Das Fischen, das Leben auf dem Wasser ist es, das ihm im Blut liegt. Er und alle Männer der vorangegangenen Generationen sind zur See gefahren, waren stundenlang alleine mit ihren Gedanken und den Fischen, die sie aus dem Meer gezogen haben. Ein scheinbar sorgenfreies Dasein. Das Leben an Land hingegen ist und war Victor schon immer fremd, hat ihm schon immer missfallen. Er ist ein missmutiger, wehmütiger Zeitgenosse, der mit der schlichten Anwesenheit seiner Mitmenschen alleine schon völlig überfordert ist. Der einzige Begleiter, der nie von seiner Seite weicht, ist seine Flasche Whiskey.

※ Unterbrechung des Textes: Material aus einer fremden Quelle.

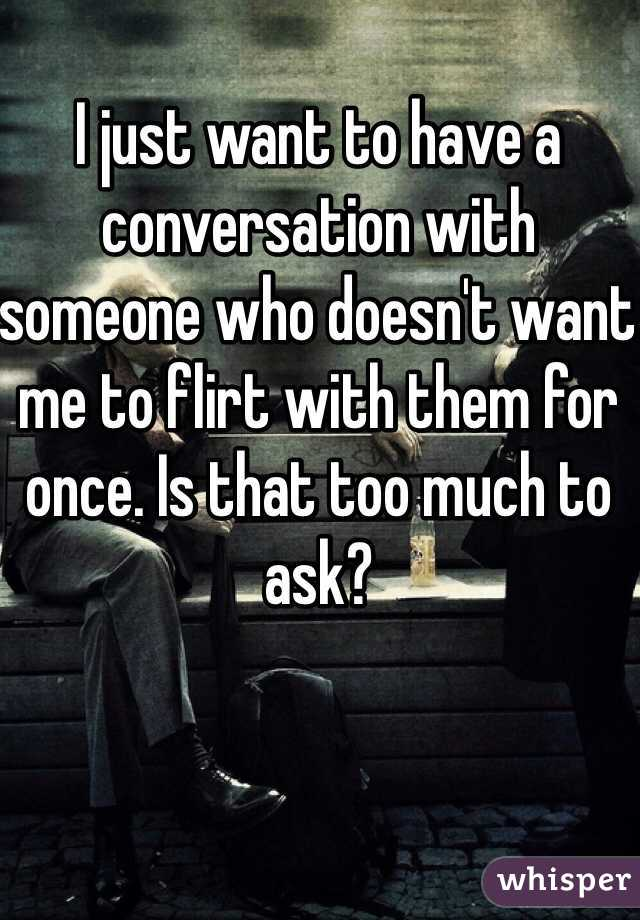 I just want to have a conversation with someone who doesn't want me to flirt with them for once. Is that too much to ask?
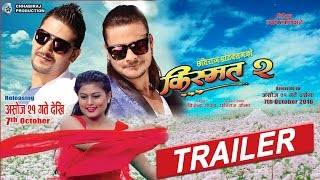 Nepali Movie 2016 || KISMAT-2 || किस्मत -२ || Official Trailer || Releasing on 21st Ashoj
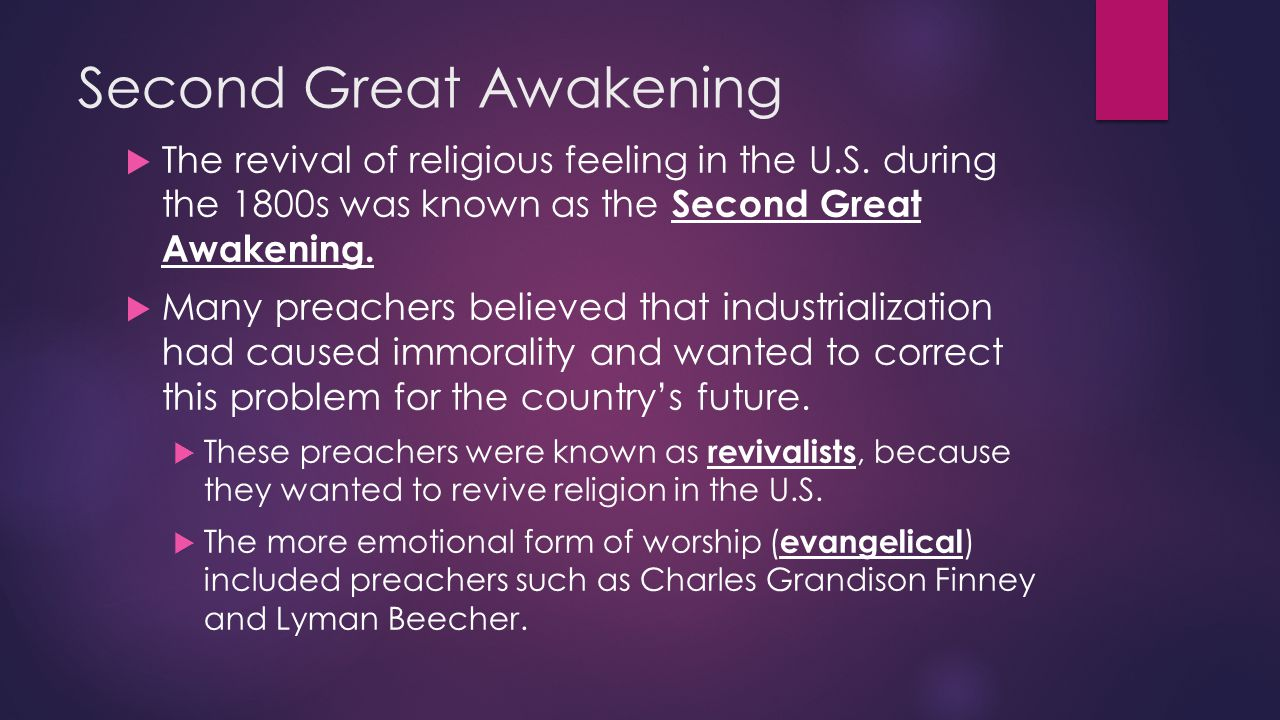 Second Great Awakening  The revival of religious feeling in the U.S. during the 1800s was known as the Second Great Awakening.  Many preachers belie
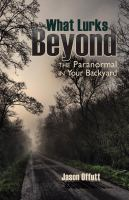 What Lurks Beyond :  the Paranormal in your Backyard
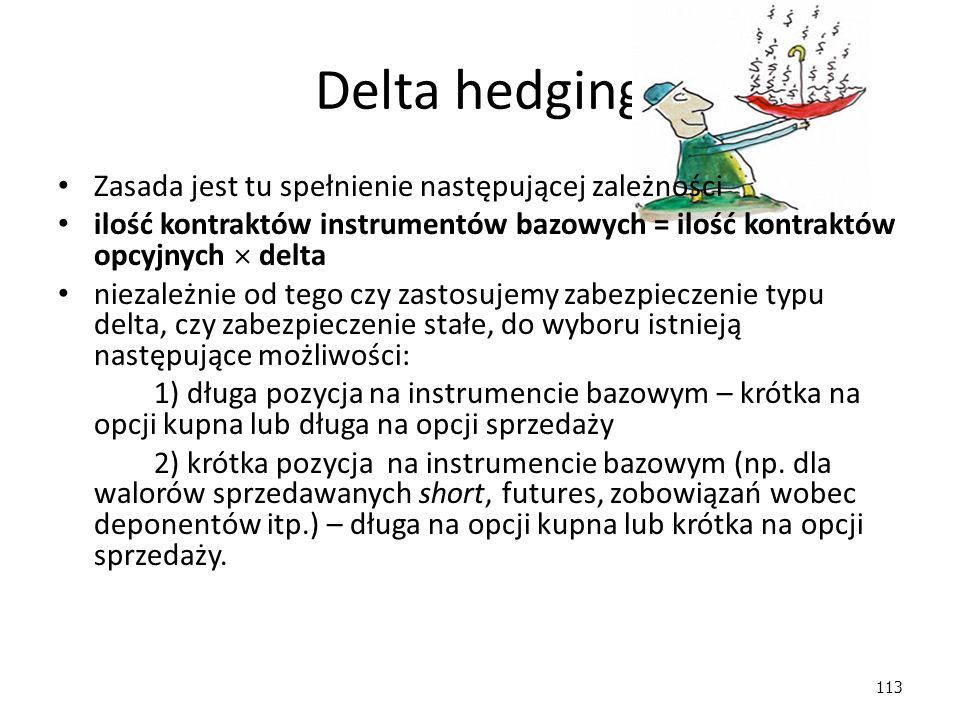 113 Delta hedging Zasada jest tu spełnienie następującej zależności ilość kontraktów instrumentów bazowych = ilość kontraktów opcyjnych  delta niezależnie od tego czy zastosujemy zabezpieczenie typu delta, czy zabezpieczenie stałe, do wyboru istnieją następujące możliwości: 1) długa pozycja na instrumencie bazowym – krótka na opcji kupna lub długa na opcji sprzedaży 2) krótka pozycja na instrumencie bazowym (np.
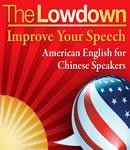 The Lowdown: Improve Your Speech - American English for Chinese Speakers (Unabridged) Audiobook, by Mark Caven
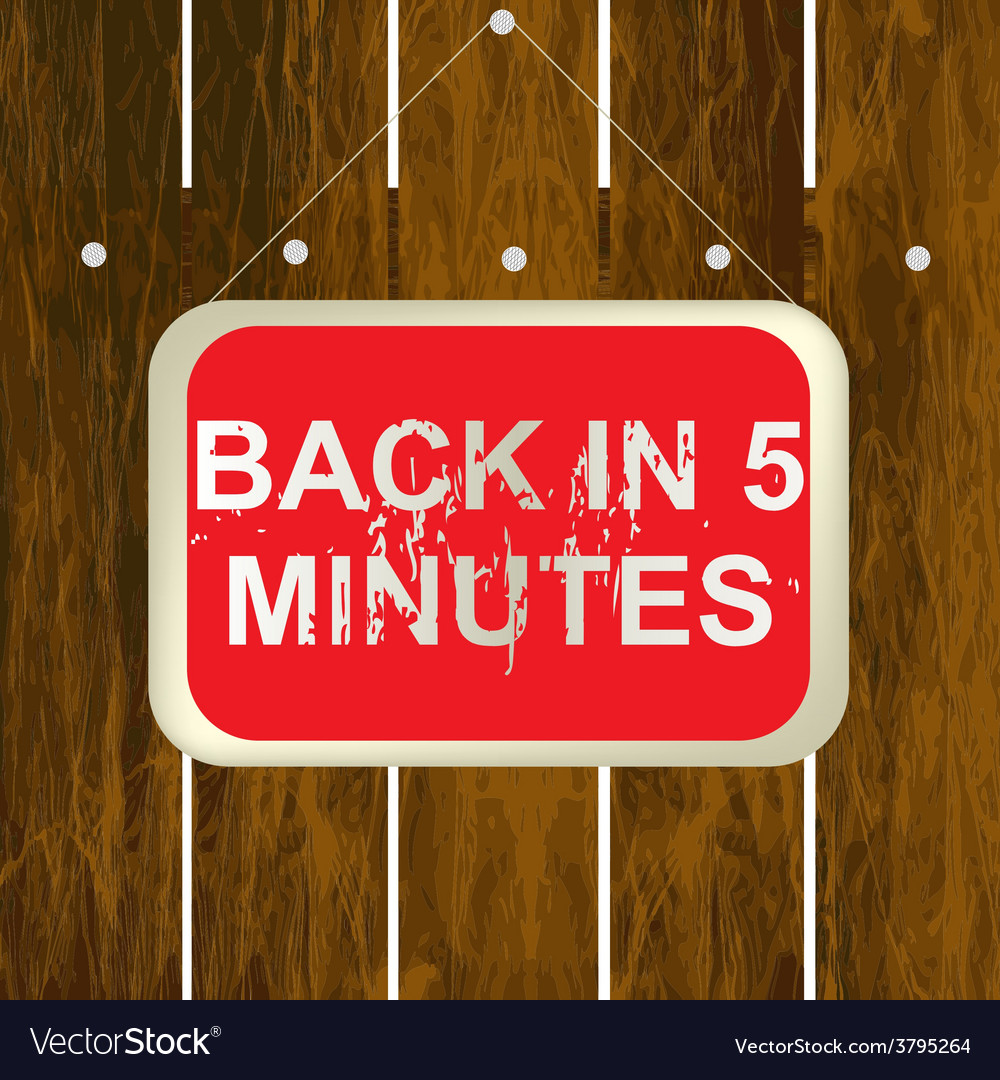 Back in 5 minutes sign hanging on a wooden fence vector | Price: 1 Credit (USD $1)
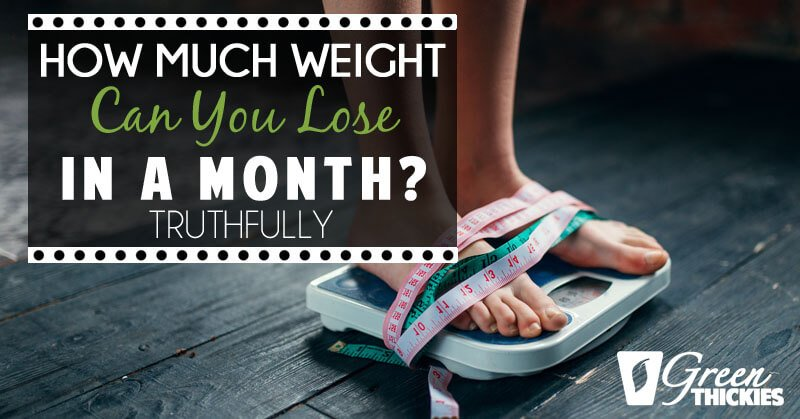 How Much Weight Can You Lose In A Month? (Truthfully)
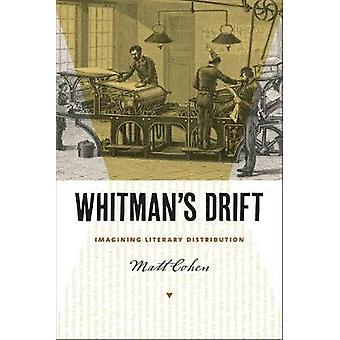 Whitman's Drift - Imagining Literary Distribution by Matt Cohen - 9781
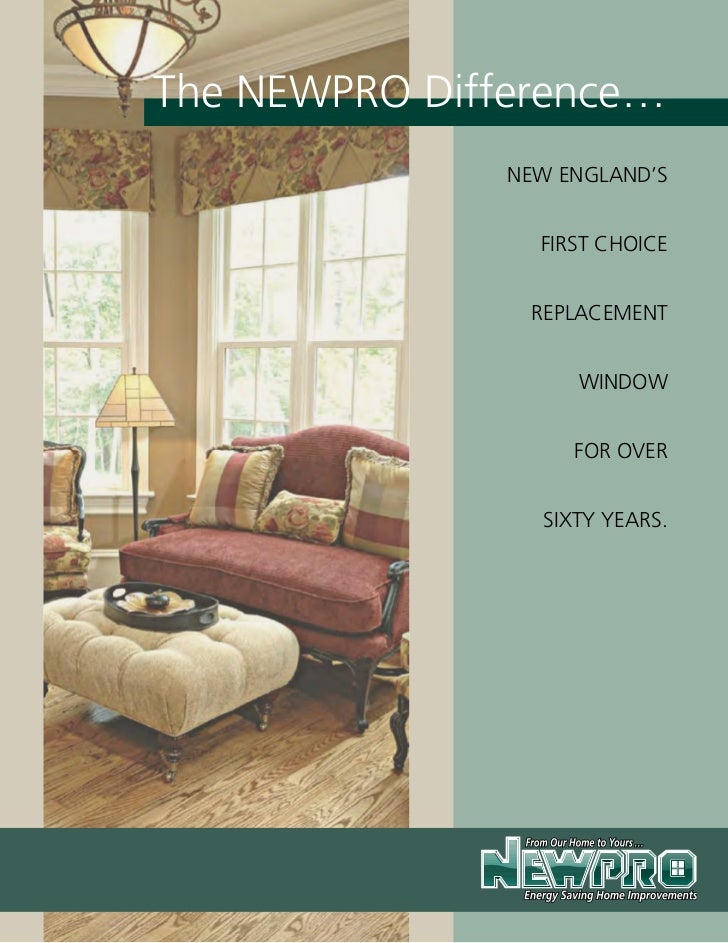 The NEWPRO Difference…               NEW ENGLAND'S                 FIRST CHOICE                REPLACEMENT                ...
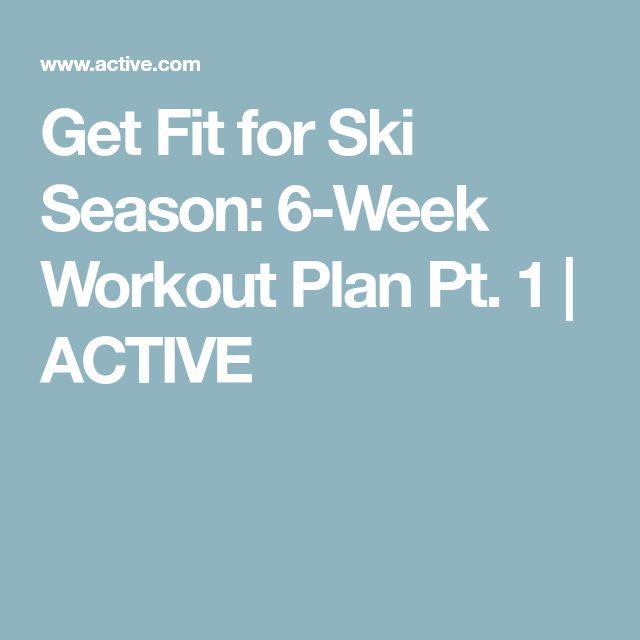 Get Fit for Ski Season: 6-Week Workout Plan Pt. 1 | ACTIVE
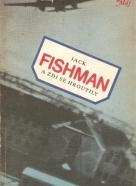 Jack Fishman- A zdi se hroutily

Keiner der anderen Fischer seines Dorfes ist mehr im Hafen. Sie haben schon vor Stunden ihr Tagwerk beendet, die gefangenen Fische an den ortsansässigen Händler verkauft, genehmigen sich in der Kneipe zur Belohnung noch ein paar Biere, oder verbringen die Abendstunden im Kreise ihrer Familien. Nicht so Victor.
Als seine Kameraden in aller Frühe mit ihren Booten durch die Massachusetts Bay hinaus auf den zu dieser Jahreszeit äußerst gefährlichen Atlantik fuhren, um die nötigen Fische zu fangen, damit sie ihre Familien mit dem Wenigen, das sie dafür erhalten würden, ernähren können, lag Victor in seinem schwankenden Kahn auf dem Rücken, schnarchte und schlief seinen Rausch aus, den er sich die ganze Nacht lang in der Dorfkneipe angetrunken hatte. Erst gegen Mittag, als die milden Sonnenstrahlen direkt auf seine bleichen Wangen fielen, wurde er schließlich wach, erhob sich zögerlich und machte sich an die Arbeit.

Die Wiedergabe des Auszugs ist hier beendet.